§ **Input data**
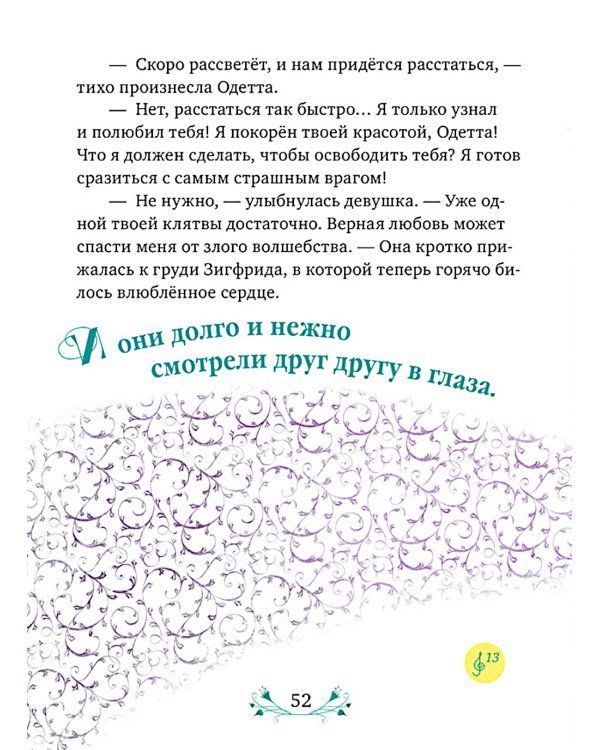 — Скоро рассветёт, и нам придётся расстаться, — тихо произнесла Одетта.

— Нет, расстаться так быстро… Я только узнал и полюбил тебя! Я покорён твоей красотой, Одетта! Что я должен сделать, чтобы освободить тебя? Я готов сразиться с самым страшным врагом!

— Не нужно, — улыбнулась девушка. — Уже одной твоей клятвы достаточно. Верная любовь может спасти меня от злого волшебства. — Она кротко прижалась к груди Зигфрида, в которой теперь горячо билось влюблённое сердце.

И они долго и нежно смотрели друг другу в глаза.

13

52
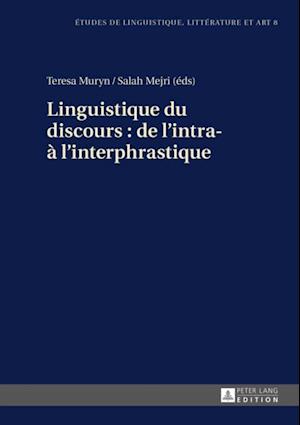 ÉTUDES DE LINGUISTIQUE, LITTÉRATURE ET ART 8

Teresa Muryn / Salah Mejri (éds)

Linguistique du discours : de l'intra- à l'interphrastique

PETER LANG
EDITION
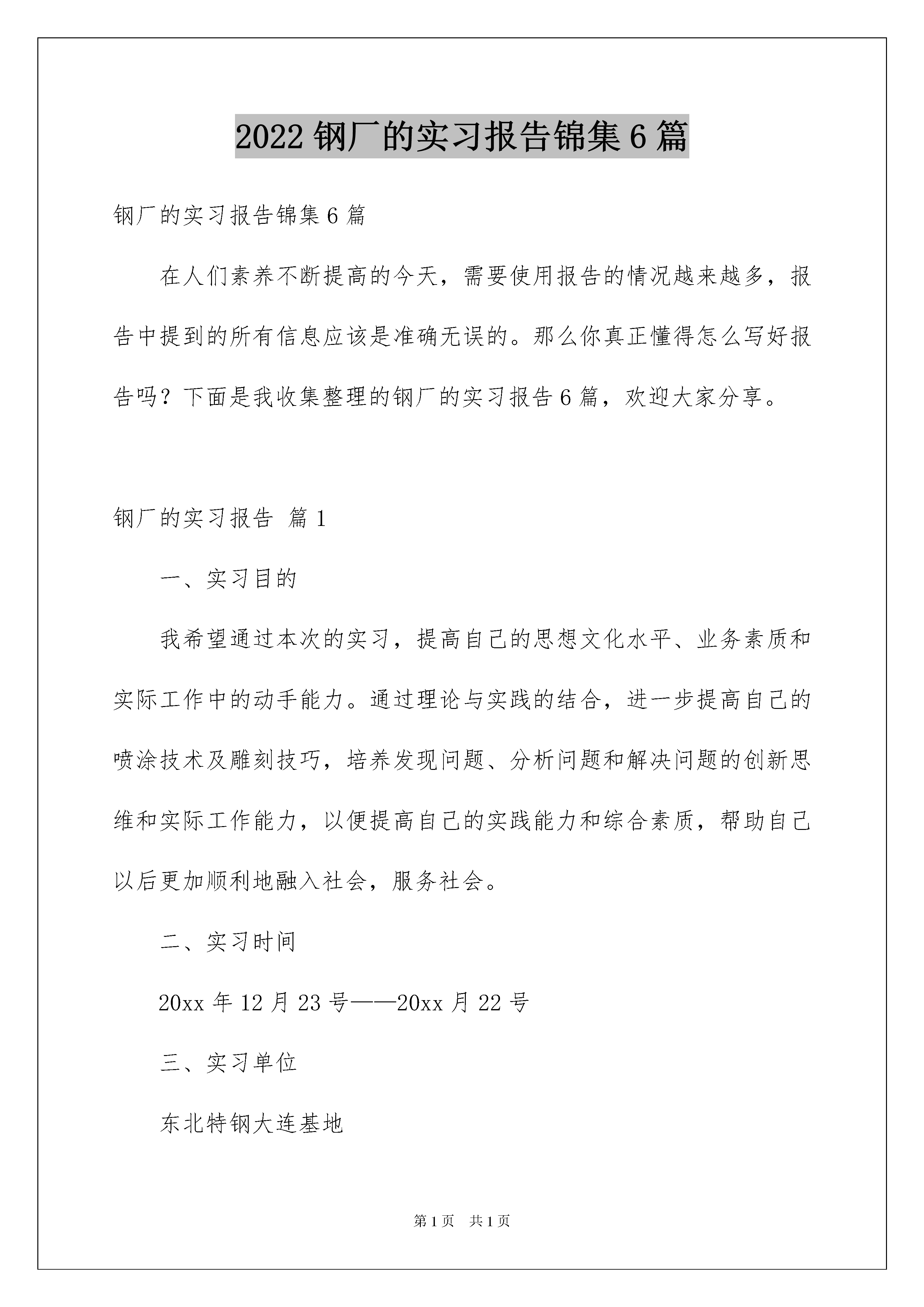 2022 钢厂的实习报告锦集 6 篇

钢厂的实习报告锦集 6 篇

在人们素养不断提高的今天，需要使用报告的情况越来越多，报告中提到的所有信息应该是准确无误的。那么你真正懂得怎么写好报告吗？下面是我收集整理的钢厂的实习报告 6 篇，欢迎大家分享。

钢厂的实习报告 篇 1

一、实习目的

我希望通过本次的实习，提高自己的思想文化水平、业务素质和实际工作中的动手能力。通过理论与实践的结合，进一步提高自己的喷涂技术及雕刻技巧，培养发现问题、分析问题和解决问题的创新思维和实际工作能力，以便提高自己的实践能力和综合素质，帮助自己以后更加顺利地融入社会，服务社会。

二、实习时间

20xx 年 12 月 23 号——20xx 月 22 号

三、实习单位

东北特钢大连基地

第 1 页　共 1 页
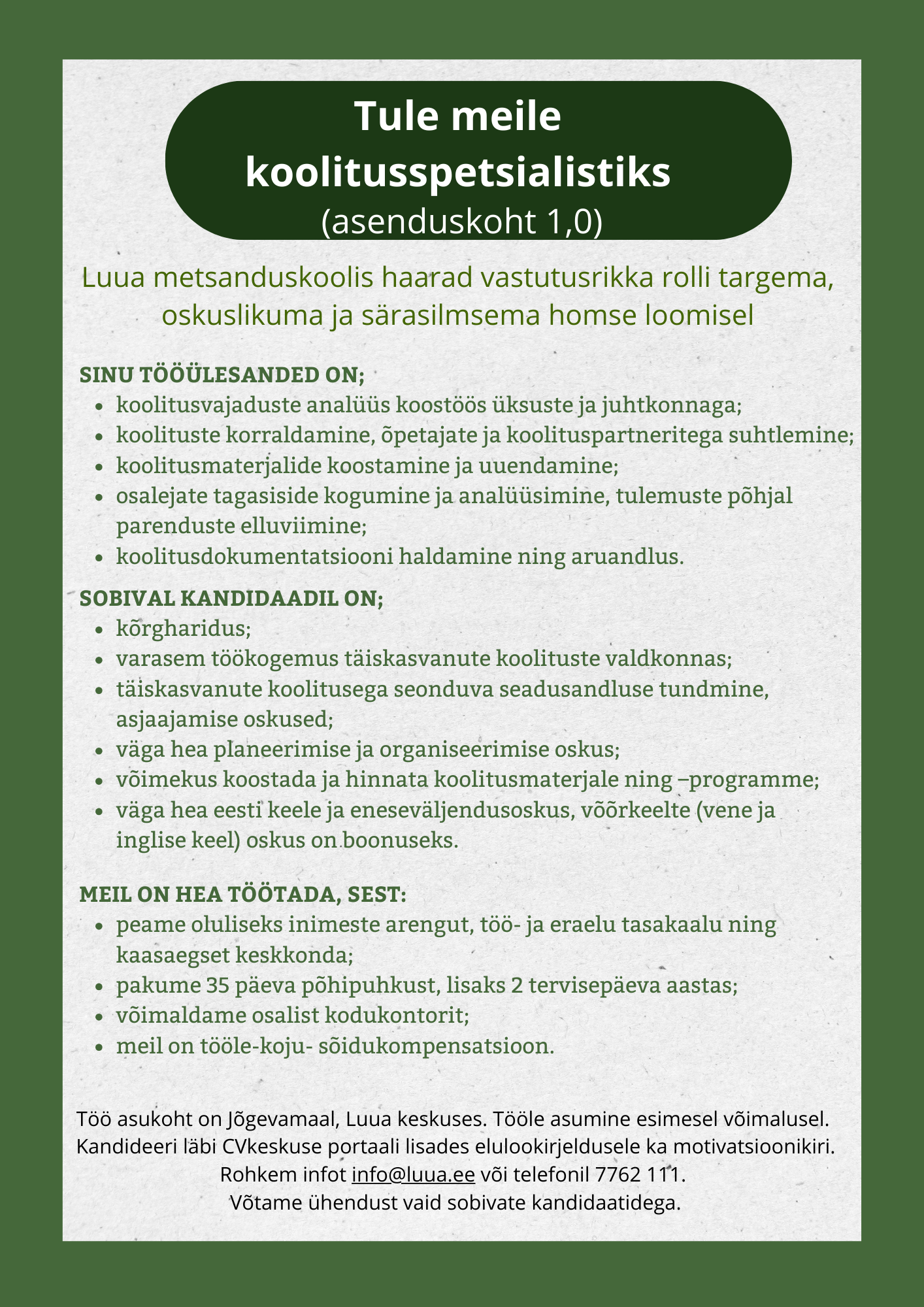 Tule meile koolitusspetsialistiks
(asenduskoht 1,0)

Luua metsanduskoolis haarad vastutusrikka rolli targema, oskuslikuma ja särasilmsema homse loomisel

SINU TÖÖÜLESANDED ON;
- koolitusvajaduste analüüs koostöös üksuste ja juhtkonnaga;
- koolituste korraldamine, õpetajate ja koolituspartneritega suhtlemine;
- koolitusmaterjalide koostamine ja uuendamine;
- osalejate tagasiside kogumine ja analüüsimine, tulemuste põhjal parenduste elluviimine;
- koolitusdokumentatsiooni haldamine ning aruandlus.

SOBIVAL KANDIDAADIL ON;
- kõrgharidus;
- varasem töökogemus täiskasvanute koolituste valdkonnas;
- täiskasvanute koolitusega seonduva seadusandluse tundmine, asjaajamise oskused;
- väga hea planeerimise ja organiseerimise oskus;
- võimekus koostada ja hinnata koolitusmaterjale ning –programme;
- väga hea eesti keele ja eneseväljendusoskus, võõrkeelte (vene ja inglise keel) oskus on boonuseks.

MEIL ON HEA TÖÖTADA, SEST:
- peame oluliseks inimeste arengut, töö- ja eraelu tasakaalu ning kaasaegset keskkonda;
- pakume 35 päeva põhipuhkust, lisaks 2 tervisepäeva aastas;
- võimaldame osalist kodukontorit;
- meil on tööle-koju- sõidukompensatsioon.

Töö asukoht on Jõgevamaal, Luua keskuses. Tööle asumine esimesel võimalusel. Kandideeri läbi CVkeskuse portaali lisades elulookirjeldusele ka motivatsioonikiri. Rohkem infot info@luua.ee või telefonil 7762 111.
Võtame ühendust vaid sobivate kandidaatidega.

§ **Assigned task**
I would like the exact lines from the data above, starting with the one that holds "钢厂的实习报告 篇 1" and going on through the one that holds "Tule meile koolitusspetsialistiks", without the pictures.

§ **Answer to this problem**
钢厂的实习报告 篇 1

一、实习目的

我希望通过本次的实习，提高自己的思想文化水平、业务素质和实际工作中的动手能力。通过理论与实践的结合，进一步提高自己的喷涂技术及雕刻技巧，培养发现问题、分析问题和解决问题的创新思维和实际工作能力，以便提高自己的实践能力和综合素质，帮助自己以后更加顺利地融入社会，服务社会。

二、实习时间

20xx 年 12 月 23 号——20xx 月 22 号

三、实习单位

东北特钢大连基地

第 1 页　共 1 页
 Tule meile koolitusspetsialistiks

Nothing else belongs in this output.